If `a_0, a_1, a_2, a_3` are all the positive, then `4a_0x^3+3a_1x^2+2a_2x+a_3=0` has least one root in `(-1,0)` if

To determine the conditions under which the polynomial \(4a_0x^3 + 3a_1x^2 + 2a_2x + a_3 = 0\) has at least one root in the interval \((-1, 0)\), we can use the Intermediate Value Theorem.
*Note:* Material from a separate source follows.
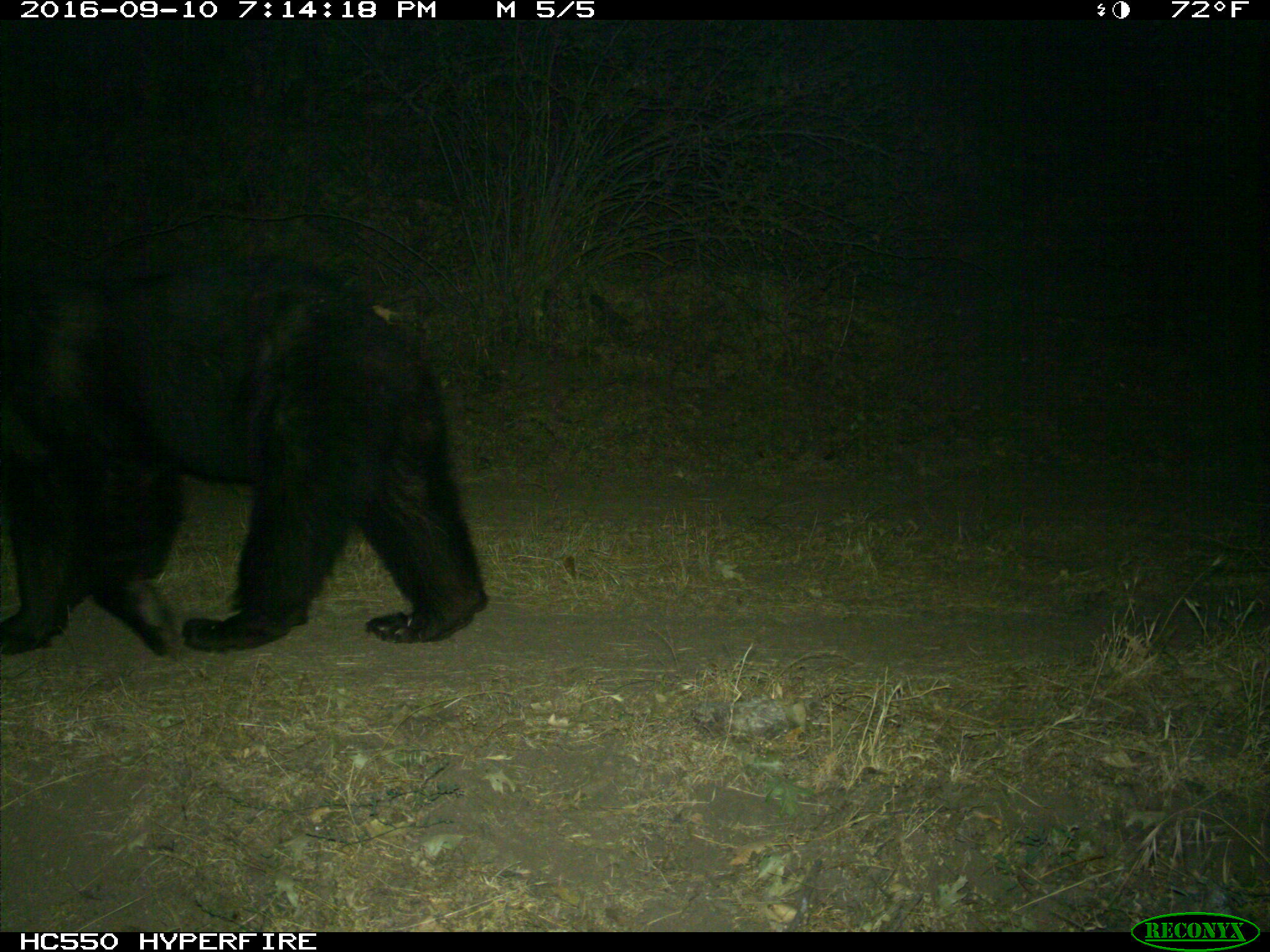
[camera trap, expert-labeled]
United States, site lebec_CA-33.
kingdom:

This theorem states that if a continuous function changes sign over an interval, then there exists at least one root in that interval. ### Step-by-Step Solution: 1. **Define the Polynomial**: Let \( p(x) = 4a_0x^3 + 3a_1x^2 + 2a_2x + a_3 \). 2. **Evaluate the Polynomial at the Endpoints**: - Calculate \( p(-1) \): \[ p(-1) = 4a_0(-1)^3 + 3a_1(-1)^2 + 2a_2(-1) + a_3 = -4a_0 + 3a_1 - 2a_2 + a_3 \] - Calculate \( p(0) \): \[ p(0) = a_3 \] 3. **Determine the Sign of \( p(0) \)**: Since \( a_3 > 0 \) (given that all \( a_i \) are positive), we have: \[ p(0) > 0 \] 4. **Set Up the Inequality for \( p(-1) \)**: For \( p(x) \) to have at least one root in \((-1, 0)\), we need: \[ p(-1) < 0 \] This gives us the inequality: \[ -4a_0 + 3a_1 - 2a_2 + a_3 < 0 \] Rearranging this, we get: \[ 4a_0 + 2a_2 > 3a_1 + a_3 \] 5. **Combine with the Condition from Step 3**: Since \( p(0) > 0 \) and \( p(-1) < 0 \), we can conclude that: \[ 4a_0 + 2a_2 > 3a_1 + a_3 \] 6. **Final Condition**: The condition we derived can be expressed as: \[ a_0 + a_2 = a_1 + a_3 \] and \[ 4a_0 + 2a_2 > 3a_1 + a_3 \] This indicates that the first option \( a_0 + a_2 = a_1 + a_3 \) is necessary for the polynomial to have a root in the interval \((-1, 0)\). ### Conclusion: The polynomial \( 4a_0x^3 + 3a_1x^2 + 2a_2x + a_3 = 0 \) has at least one root in the interval \((-1, 0)\) if the condition \( a_0 + a_2 = a_1 + a_3 \) holds true along with the inequality \( 4a_0 + 2a_2 > 3a_1 + a_3 \).